◆ **Job 1**: From the listing below, pull out every line that contains the string "light" and copy each one.

◆ **Text passage**:
════
Machine Learning - LSTM strategy seems to be forward-looking

black.magmar

Hi,
Your Machine Learning - LSTM strategy seems to be forward-looking. You train the model using feature_for_learn_df, then you calculate the prediction for features_cur (with timestamp in the past), and then you use the predictions as the weights for those same past timestamps (weights.loc[dict(asset=asset_name, time=features_cur.time.values)] = prediction). In this way you have weights as values from a model that has seen values from the future (from the point of view of the timestamp of the weight).
Thank you

Vyacheslav_B

@black-magmar Hello. Perhaps this seems strange, but not entirely so.

Notice how the target classes are derived — a shift into the future is used.
For the last available date in this data, there are no target classes.

In each iteration, the backtester operates with the latest forecast. Although the entire series is forecasted, only the last value without an available target class is relevant.

This can be verified by running the function in a single-pass mode and examining the final forecast.

I assume this is done in such a way that the strategy can be run in both single-pass and multi-pass modes.

I became curious, so I will additionally verify what I have written to you.

black.magmar

Thank you for your prompt reply. The model is trained correctly, by shifting the label/target column, but if you use the predictions (for the training set timestamps) as the weights for those timestamps, they use information that would not be available in reality.
Because the training set contains data up to the latest timestamps for the slice, while any weight should be derived by looking exclusively at previous timestamps data.
However, I do not know the details of how the qnbt.backtest_ml function does slice the data, but if it uses the weights as they are returned from the predict(models, data) function, then they might be forward-looking. I will look at the single-pass version , that may be different.

multi_byte.wildebeest

@black-magmar in my opinion, both single and multi pass (backtest_ml) are forward looking. Single pass uses all data to train. I also think that backtest_ml is forward looking bcz : although it trains iteratively, it also predicts the period inside the training data. (E.g : according to my understanding, training data period can be choosen as from 2010-2013, and the code predicts from 2012-2013, of course it depends on your choice of training_period and test_period in the para of backtest_ml, but it does predict the period it has been trained on)
════
◆ **Material for this exercise**:

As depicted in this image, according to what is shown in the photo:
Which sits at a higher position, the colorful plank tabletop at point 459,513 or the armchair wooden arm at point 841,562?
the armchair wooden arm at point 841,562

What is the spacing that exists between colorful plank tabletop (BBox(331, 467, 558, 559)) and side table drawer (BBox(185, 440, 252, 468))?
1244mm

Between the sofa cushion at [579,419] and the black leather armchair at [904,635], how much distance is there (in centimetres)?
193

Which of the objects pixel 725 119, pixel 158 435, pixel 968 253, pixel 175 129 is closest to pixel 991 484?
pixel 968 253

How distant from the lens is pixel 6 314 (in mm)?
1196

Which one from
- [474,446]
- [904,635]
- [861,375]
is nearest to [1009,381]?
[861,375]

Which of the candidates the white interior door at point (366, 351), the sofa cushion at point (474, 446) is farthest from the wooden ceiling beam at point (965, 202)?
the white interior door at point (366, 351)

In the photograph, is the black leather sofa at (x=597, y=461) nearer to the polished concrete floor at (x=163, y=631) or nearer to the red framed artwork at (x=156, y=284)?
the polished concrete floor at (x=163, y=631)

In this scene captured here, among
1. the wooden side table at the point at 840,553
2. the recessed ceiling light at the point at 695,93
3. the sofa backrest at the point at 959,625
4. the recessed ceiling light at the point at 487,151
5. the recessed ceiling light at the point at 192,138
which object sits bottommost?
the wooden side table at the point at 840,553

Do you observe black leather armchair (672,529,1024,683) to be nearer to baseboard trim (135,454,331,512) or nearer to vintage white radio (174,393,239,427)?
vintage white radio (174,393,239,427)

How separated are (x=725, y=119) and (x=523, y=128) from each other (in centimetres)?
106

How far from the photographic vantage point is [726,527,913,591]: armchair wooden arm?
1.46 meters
════
◆ **Job 2**: Name each distinct username that appears as the header of a post in the thread on the LSTM strategy.

◆ **Problem solution 1**:
2. the recessed ceiling light at the point at 695,93
4. the recessed ceiling light at the point at 487,151
5. the recessed ceiling light at the point at 192,138

◆ **Problem solution 2**: black.magmar, Vyacheslav_B, multi_byte.wildebeest